• [Quoted passage]:
========================
When he was a child, Soetjipto lived in Krian and studied at a European primary school in Mojokerto. His realization of his homosexuality began in 1919 after an encounter with a Dutch man on the street. When Soetjipto dropped his handkerchief, the man picked it up for him, leaving Soetjipto feeling suddenly infatuated and confused. Later, they met again by chance while Soetjipto was attending a Wayang orang performance. Because Soetjipto's clothes were wet from the rain, the man invited him to his house to change. At the man's house, they had sex, and Soetjipto considered him his first love. After his lover left Situbondo, Soetjipto ran away from home around the age of 15 due to family conflicts unrelated to his sexuality. He travelled to Surabaya and lived as a homeless youth. He had a relationship with a Dutchman, and when that ended, he turned to sex work and became selective about the groups of people with whom he associated.

In his autobiography Djalan Sampoerna, Sutjipto also held a view that divided men into four types:

- men who like women,
- men who like men,
- men who have sex with men for money but actually like women, and
- men who like men and act like women.

== Autobiographical manuscript ==
His autobiography was found in the 1970s, by Ulrich Kratz, researcher for traditional malay in the National Library of Indonesia. This book was part of a collection from the personal collection of Hans Overbeck. After Overbeck's death in 1942, his extensive collection of papers and manuscripts was scattered. It was found within the Indonesische Handschriften catalog, a collection compiled by Poerbatjaraka. Tom Boellstorff hypothesized that Hans may have been Soetjipto's lover, which would explain why Hans owned the personal book.

Benedict Anderson regarded him as a gifted writer.
========================
• [Information given]:
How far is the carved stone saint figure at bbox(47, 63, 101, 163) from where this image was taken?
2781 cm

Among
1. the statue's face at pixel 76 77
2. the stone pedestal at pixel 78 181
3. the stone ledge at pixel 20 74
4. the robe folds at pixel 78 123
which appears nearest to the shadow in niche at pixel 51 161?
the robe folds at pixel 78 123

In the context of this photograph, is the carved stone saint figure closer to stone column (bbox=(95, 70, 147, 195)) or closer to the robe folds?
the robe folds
========================
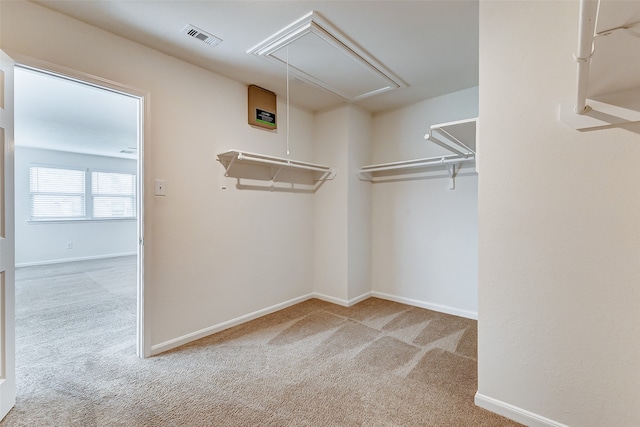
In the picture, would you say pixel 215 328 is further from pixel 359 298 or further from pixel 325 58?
========================
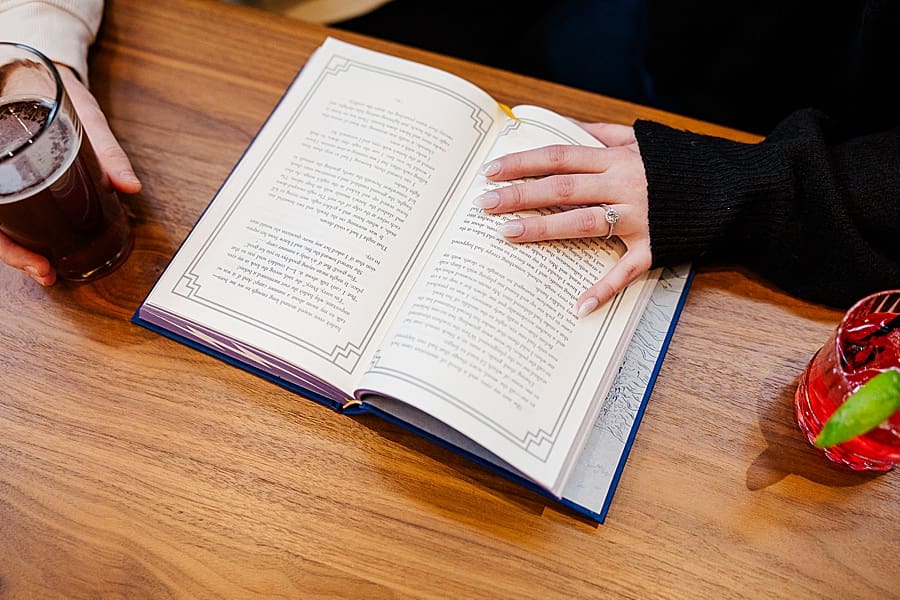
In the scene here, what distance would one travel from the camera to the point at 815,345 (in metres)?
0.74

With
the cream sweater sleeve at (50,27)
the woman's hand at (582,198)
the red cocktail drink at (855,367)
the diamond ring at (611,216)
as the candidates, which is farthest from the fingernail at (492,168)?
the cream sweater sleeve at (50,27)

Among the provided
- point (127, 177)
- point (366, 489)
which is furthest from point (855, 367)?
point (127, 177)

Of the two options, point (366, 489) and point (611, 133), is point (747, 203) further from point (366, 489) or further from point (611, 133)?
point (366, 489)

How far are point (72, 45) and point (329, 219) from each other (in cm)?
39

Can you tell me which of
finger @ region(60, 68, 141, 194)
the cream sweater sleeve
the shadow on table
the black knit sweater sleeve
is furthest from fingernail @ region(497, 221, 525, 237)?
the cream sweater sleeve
========================
• [Task to complete]: Check the following statements against the passage on Soetjipto above: (a) Soetjipto ran away from home because of family conflicts over his sexuality; (b) the autobiography came from the personal collection of Hans Overbeck; (c) Overbeck died in 1942. Mark each yes or no and quote the words that settle it.

• [Correct output]:
(a) No: "due to family conflicts unrelated to his sexuality"
(b) Yes: "This book was part of a collection from the personal collection of Hans Overbeck"
(c) Yes: "After Overbeck's death in 1942"